In a ruling made public nearly two months after the case was heard, the Sport Dispute Resolution Centre of Canada (SDRCC) said Canadian star Barber escaped a ban after arguing that the cocaine entered his system after a hotel sex session he arranged via Craigslist.
“I am happy to have this behind me so that I can move on with my career with a free conscience,” Barber said in a statement released via Athletics Canada.
“At no time during my actions, did I even fathom the possibility of being able to be contaminated with cocaine.
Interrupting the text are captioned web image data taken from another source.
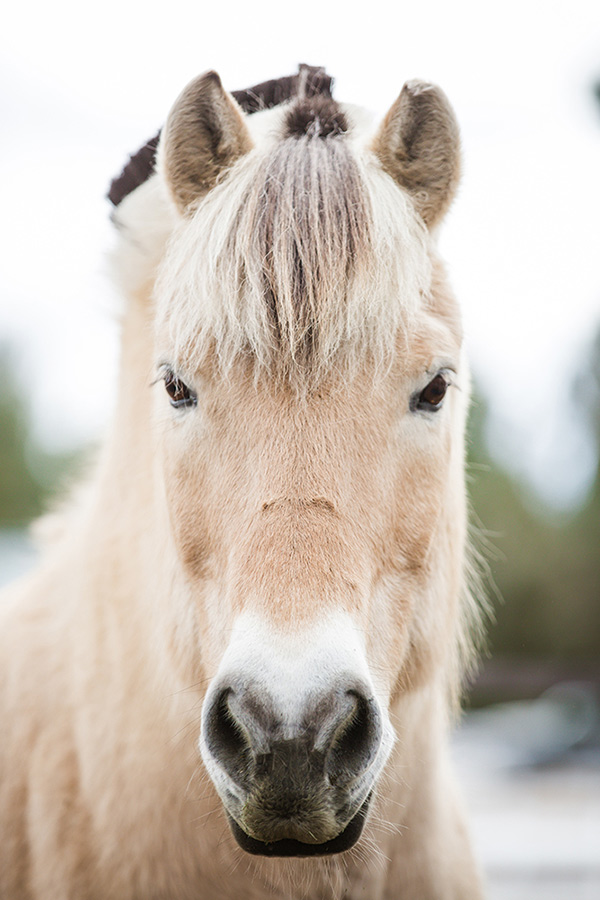 Aesir Norwegian Fjord Horse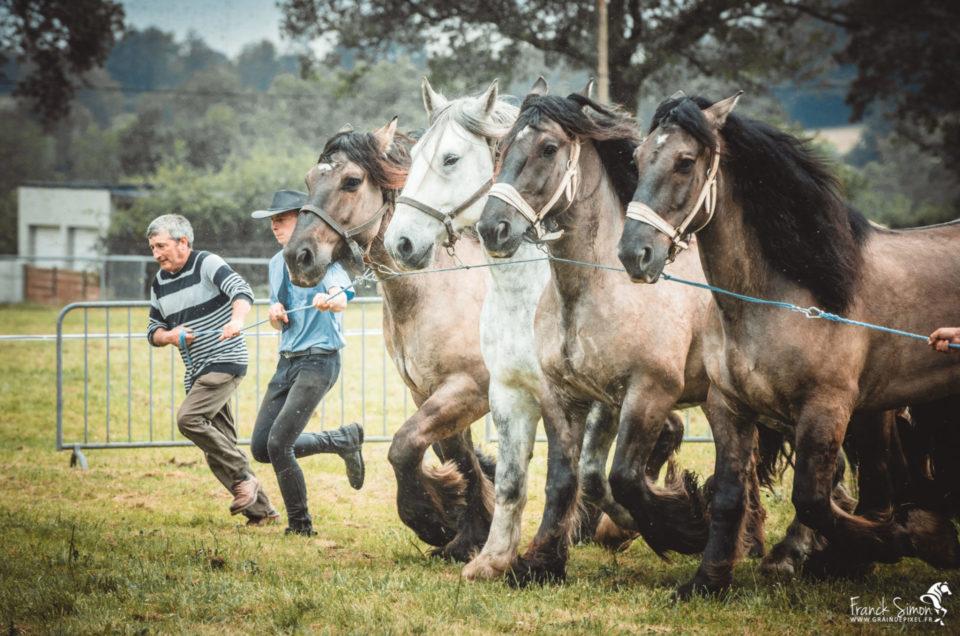 trait-poitevin-hiesse-grain-de-pixel-photographe-equestre-animalier-2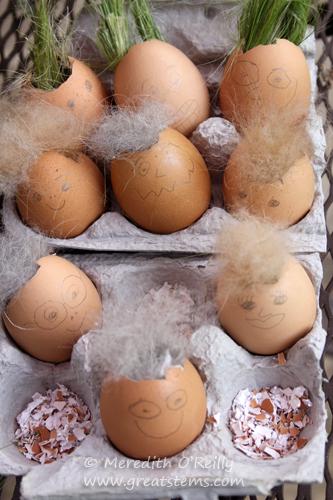 eggnestingmatsD05-06-13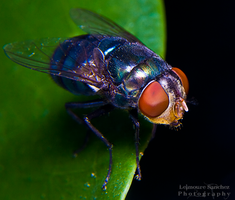Housefly on the house 12 by lee-sutil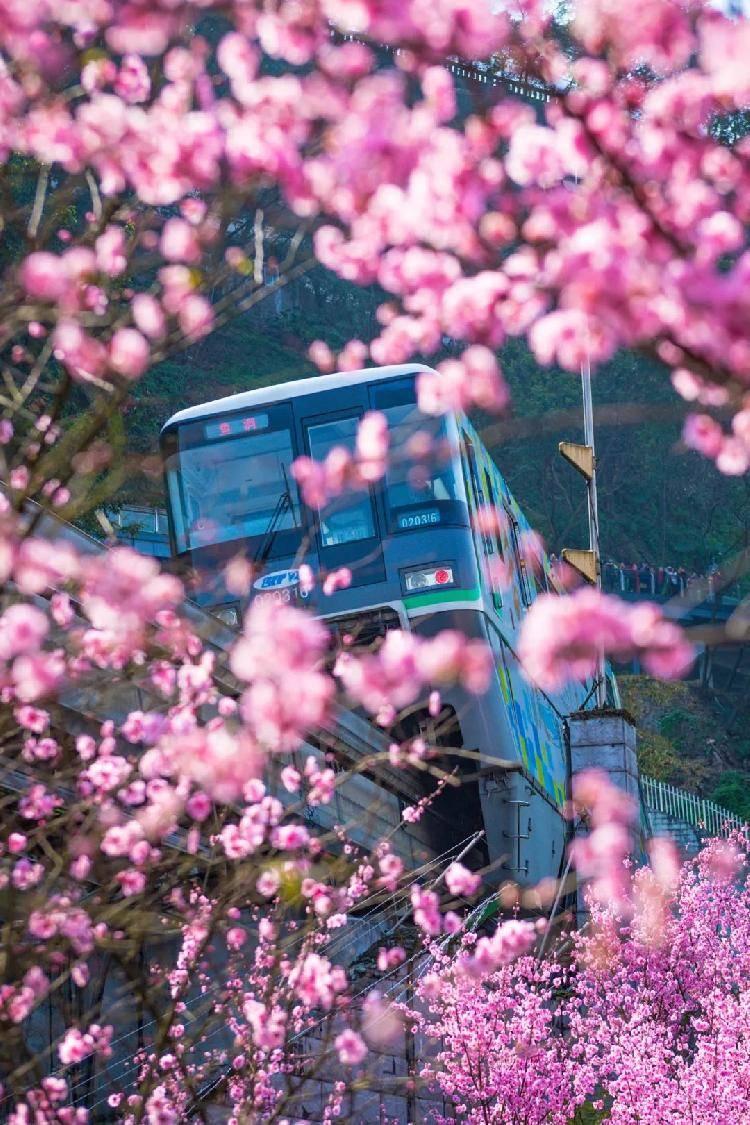 山城春色:每一幅美得都很重庆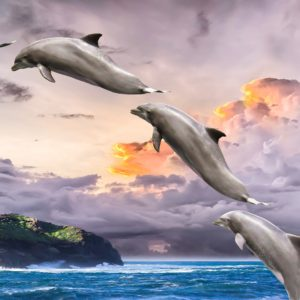 dolphin-1548405-kopia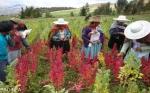 Bolivia se adhiere al Tratado Internacional sobre Recursos Fitogenéticos para la Alimentación y la Agricultura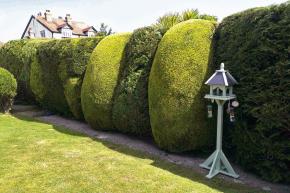 """Ivysoká zeleň zkrocená dogeometrických křivek precizním """"francouzským střihem"""" působí jemněji než plot vystavěný zcihel nebo tvárnic."""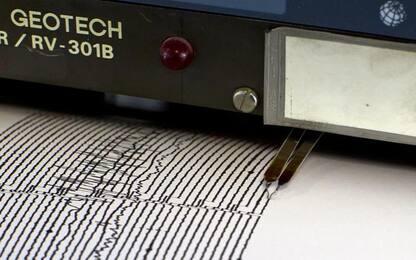 Terremoto di magnitudo 3.8 tra Reggio Calabria e Vibo Valentia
This is a learning experience that I hope other athletes can learn from as I have,” the 2015 world champion added.
Barber, 22, tested positive for the drug on July 9 after competing at the Canadian Championships in Edmonton, where he won and set a new national record.
According to the SDRCC ruling, Barber arranged his hotel fling via the Craigslist online classified site using a pseudonym on the night before competing in Edminton.
Barber, who requested a “professional” woman who was “drug and disease free” said he sought out the liaison as “a way to relieve stress,” the SDRCC heard.
After rejecting initial replies, Barber set up a meeting with a woman described as a mother of two, who eventually arrived for the tryst accompanied by her boyfriend at the time, who was “around” during Barber’s interaction with the woman.
Unknown to Barber was the fact that the woman had used cocaine before the meeting and that she also snorted the drug during a visit to the washroom.
Barber said his subsequent positive test came as a “complete shock”.
The woman involved later testified on his behalf at a hearing into the drug case.
Barber’s lawyers argued he should escape a ban on the grounds of no fault, noting that he had specifically requested a date with a woman who was disease and drug free.
The athlete’s lawyers compared the case to that of French tennis ace Richard Gasquet, who tested positive for a minute amount of cocaine in 2009 after kissing a woman in a nightclub. Gasquet escaped a lengthy suspension for the test after arguing he was not at fault.
The Canadian Centre for Ethics in Sport (CCES) had argued for a ban, maintaining that Barber had engaged in risky behaviour by setting up the meeting with the woman.
Barber was at fault on the basis of the “reasonable expectation that athletes should not use the internet and/or third party connections to arrange for sexual encounters in hotel rooms with unknown women they do not know on the eve of a major competition”, according to the SDRCC’s summary of the CCES position.
The SDRCC sided with Barber, ruling that while his behavior “may be viewed as risky, careless and foolish”, he had demonstrated that he had taken enough precautions to avoid contamination with cocaine.
The panel ruled that while Barber was cleared to compete in the Olympics – where he finished 10th after scraping through qualifying – he was stripped of his national title and record.